Aku menunggu mas Abrar didepan cafe, ia berjanji akan menjemputku sore ini. Aku tidak bisa mengabarinya karena telpon genggamku sudah habis baterai dan aku tidak membawa chargernya. Maklum handphone lama pastinya sudah banyak yang harus diperbaiki.
titttt!! suara klakson menganggetkanku dari lamunanku barusan. Kulihat siapa yang berani membunyikan klaksonnya disampingku. Ternyata mas Abrar, untung sayang kalau enggak sudah kuhabisi dia.
" masuk dek.." ucapnya dibalik jendela mobil yang ia buka. Aku mengangguk mengerti.
" dek kenapa mas telpon enggak aktif-aktif sih? tadi kamu kemana?" tanyanya posesif.
" mas maaf telpon adek baterainya habis dan dek lupa bawa chargernya, handphone itu kalau enggak di charge, maka cepat habis baterainya." ucapku memelas.
ia hanya ber-oh ria mendengar penuturanku dan aku hanya membalas seperlunya saja.

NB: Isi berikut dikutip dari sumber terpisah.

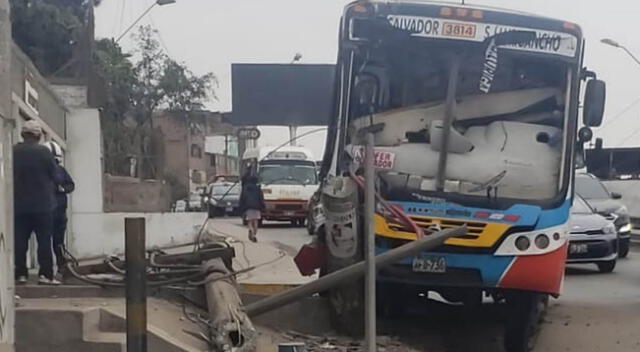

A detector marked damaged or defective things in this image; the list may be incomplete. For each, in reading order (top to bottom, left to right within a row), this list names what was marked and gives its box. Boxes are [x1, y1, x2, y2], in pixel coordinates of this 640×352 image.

shattered windshield [348, 38, 572, 202]
rebar from broken pole [245, 227, 464, 318]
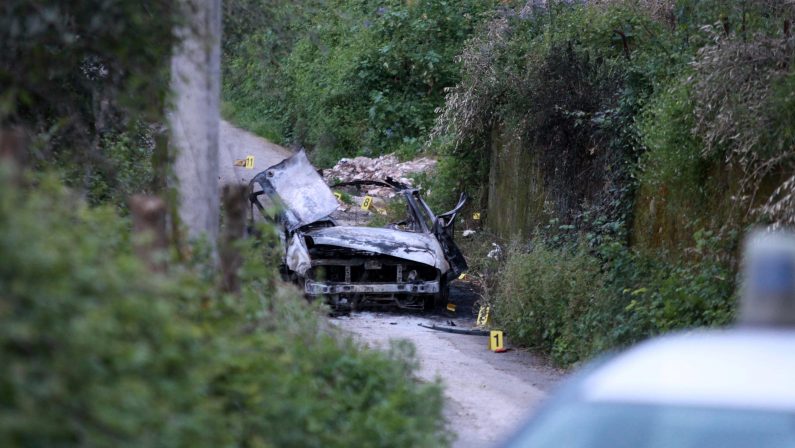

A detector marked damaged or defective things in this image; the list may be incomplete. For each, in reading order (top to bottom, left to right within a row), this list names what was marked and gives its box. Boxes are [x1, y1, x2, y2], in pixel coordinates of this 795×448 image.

burned car wreck [250, 150, 466, 308]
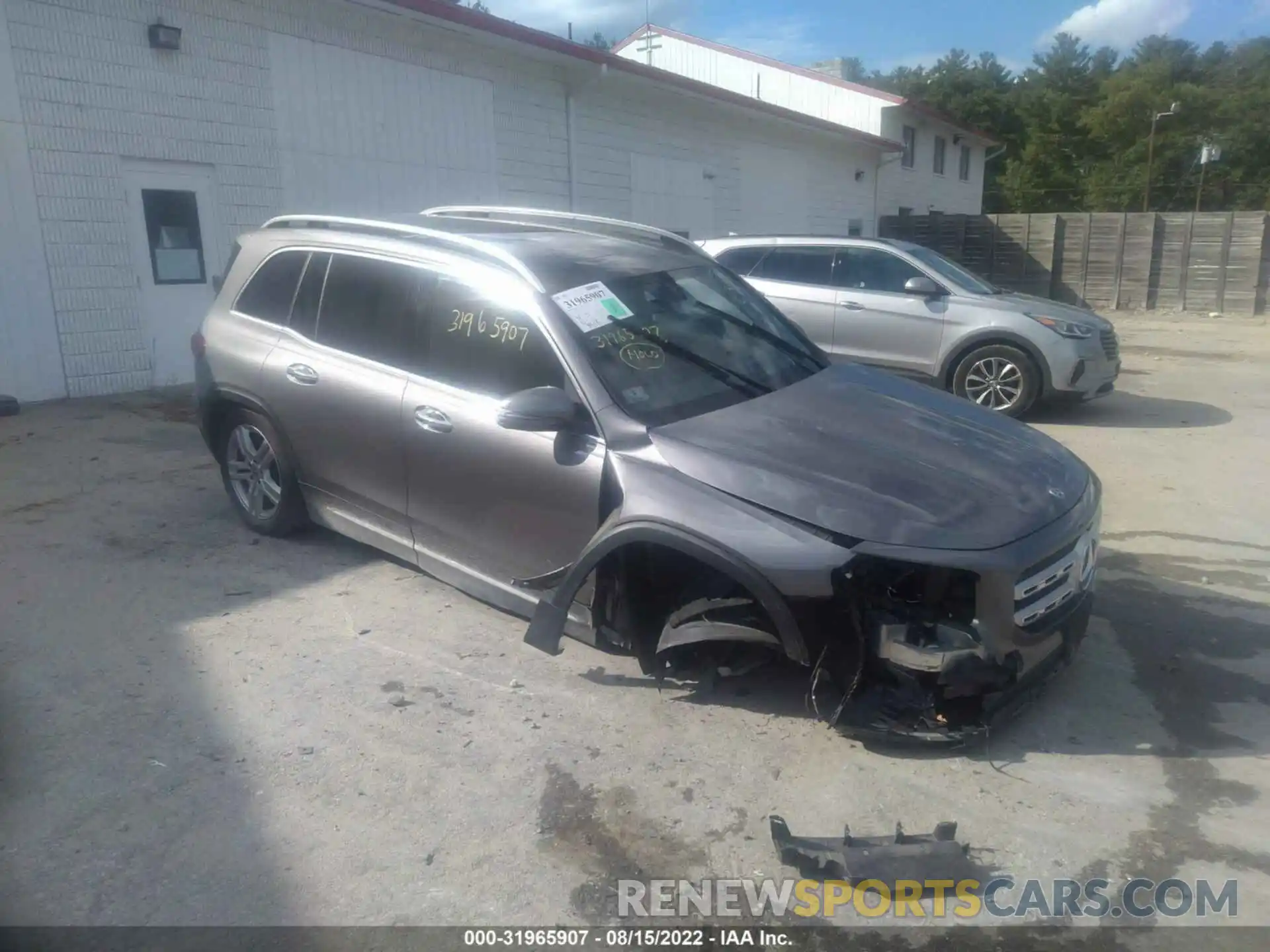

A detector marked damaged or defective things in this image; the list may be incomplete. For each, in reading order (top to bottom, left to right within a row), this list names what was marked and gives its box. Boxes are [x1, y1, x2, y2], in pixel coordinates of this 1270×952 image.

cracked asphalt [0, 313, 1265, 939]
damaged silver suv [192, 206, 1097, 746]
detached bumper piece [767, 812, 965, 889]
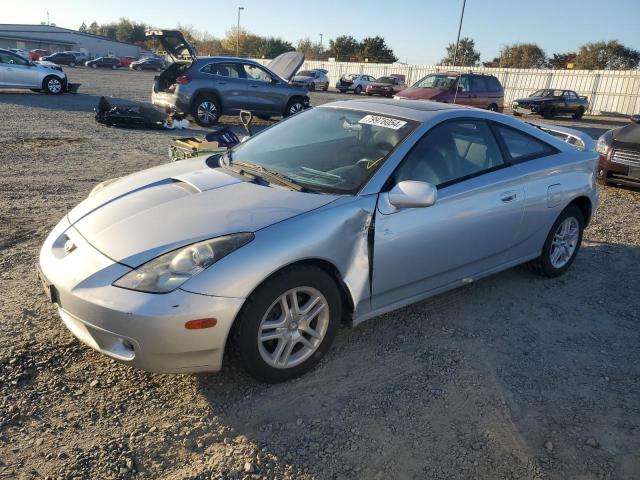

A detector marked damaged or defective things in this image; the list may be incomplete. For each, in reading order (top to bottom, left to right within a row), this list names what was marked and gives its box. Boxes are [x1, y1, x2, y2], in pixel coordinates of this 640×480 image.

crumpled hood [69, 160, 338, 266]
damaged silver coupe [38, 100, 600, 382]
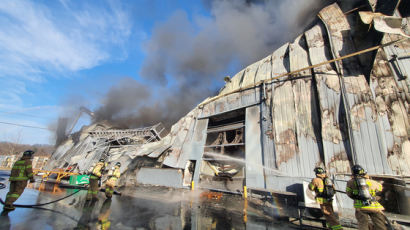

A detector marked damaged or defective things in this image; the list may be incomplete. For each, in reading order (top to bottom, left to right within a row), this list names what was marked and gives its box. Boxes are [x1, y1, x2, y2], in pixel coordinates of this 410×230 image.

charred metal panel [137, 167, 183, 189]
charred metal panel [162, 108, 197, 168]
charred metal panel [199, 86, 260, 117]
burnt metal siding [245, 105, 264, 189]
charred metal panel [245, 105, 264, 189]
charred metal panel [288, 34, 324, 178]
burnt metal siding [288, 35, 324, 177]
charred metal panel [306, 24, 350, 173]
burnt metal siding [304, 23, 352, 174]
burnt metal siding [318, 3, 390, 174]
charred metal panel [320, 3, 390, 173]
burnt metal siding [370, 40, 408, 176]
charred metal panel [370, 45, 408, 175]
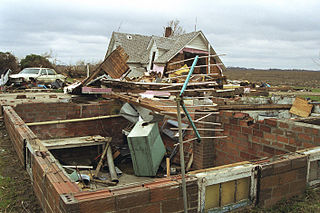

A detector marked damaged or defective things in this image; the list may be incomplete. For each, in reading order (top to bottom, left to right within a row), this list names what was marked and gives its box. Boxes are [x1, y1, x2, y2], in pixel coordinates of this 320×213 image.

splintered lumber [290, 97, 312, 117]
splintered lumber [94, 138, 111, 176]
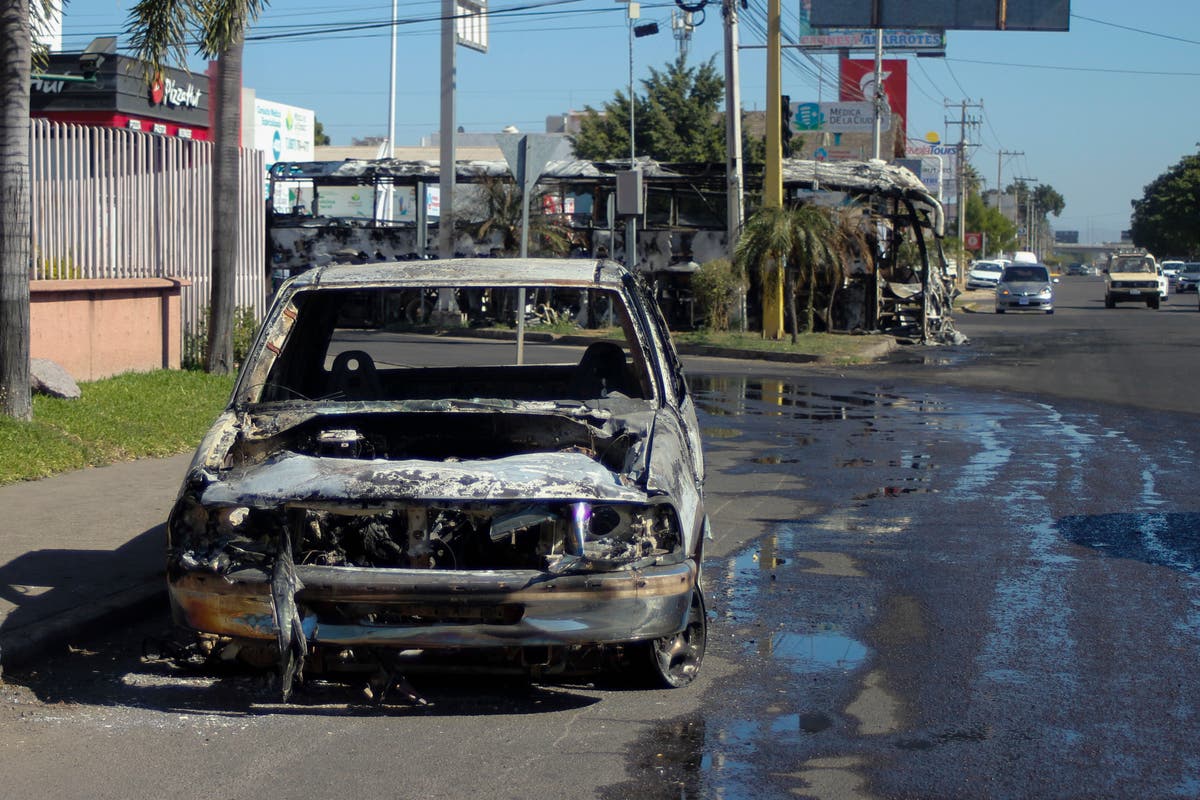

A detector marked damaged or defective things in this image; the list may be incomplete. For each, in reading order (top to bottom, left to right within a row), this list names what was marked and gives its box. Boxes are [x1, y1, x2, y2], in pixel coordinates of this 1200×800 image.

charred car hood [198, 450, 652, 506]
burned car [170, 260, 710, 695]
burned front bumper [169, 561, 696, 647]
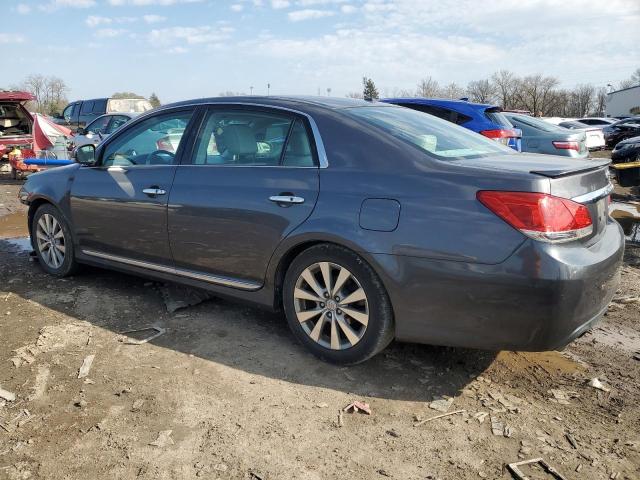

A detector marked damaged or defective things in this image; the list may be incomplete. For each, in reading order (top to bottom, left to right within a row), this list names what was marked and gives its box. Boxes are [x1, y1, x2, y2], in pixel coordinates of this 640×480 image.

broken debris [77, 352, 95, 378]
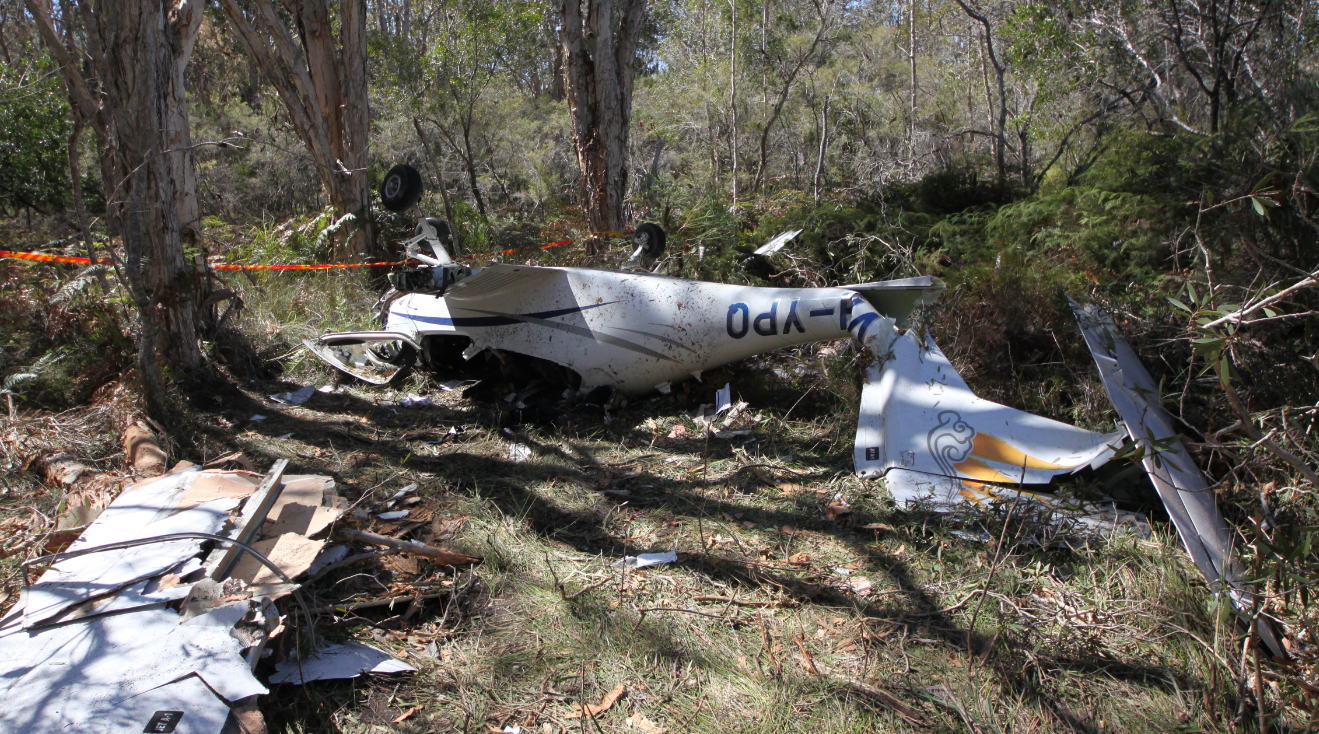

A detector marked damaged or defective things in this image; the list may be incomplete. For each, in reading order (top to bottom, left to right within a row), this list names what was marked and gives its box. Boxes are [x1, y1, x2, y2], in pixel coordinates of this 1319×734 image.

crashed small aircraft [302, 167, 1280, 648]
torn metal panel [856, 332, 1128, 506]
torn metal panel [23, 468, 250, 628]
torn metal panel [0, 604, 266, 734]
torn metal panel [266, 640, 412, 688]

Kemudian ia berkata sambil menunjuk ke arah belakang tempat duduknya, " mas tadi beli buah-buahan untuk bapak nanti kamu bawa ya."
" ya Allah mas, kenapa banyak sekali." ucapku melirik ke belakang dan terheran-heran kembali.
" itu bukan untuk kamu, tapi untuk bapak." balasnya datar.
" iya mas, iya aku tahu kok. tapi, makasih ya mas.." balasku dengan ramah.
" heheh iyaa cium dulu dong.." pintanya.
" Astaghfirullah mas, jangan !" hardikku padanya.
" hahaha bercanda kok, santai saja ulan." sahutnya sambil menggeledek.
Aku hanya menggelengkan kepalaku seakan tidak menyangka setaat itu ia bisa berkata layaknya aku perempuan yang rendah dihadapannya. Aku kembali menatap lurus perjalanan, keduanya hening dan tak bergeming. Sesampainya dirumah, Ibu menyambutku dengan hangat, Kulihat Bapak dengan kursi rodanya ikut tersenyum dengan kedatanganku dan mas Abrar. Lebih tepatnya mereka bahagia karena Abrar. Itu sudah lebih cukup untukku.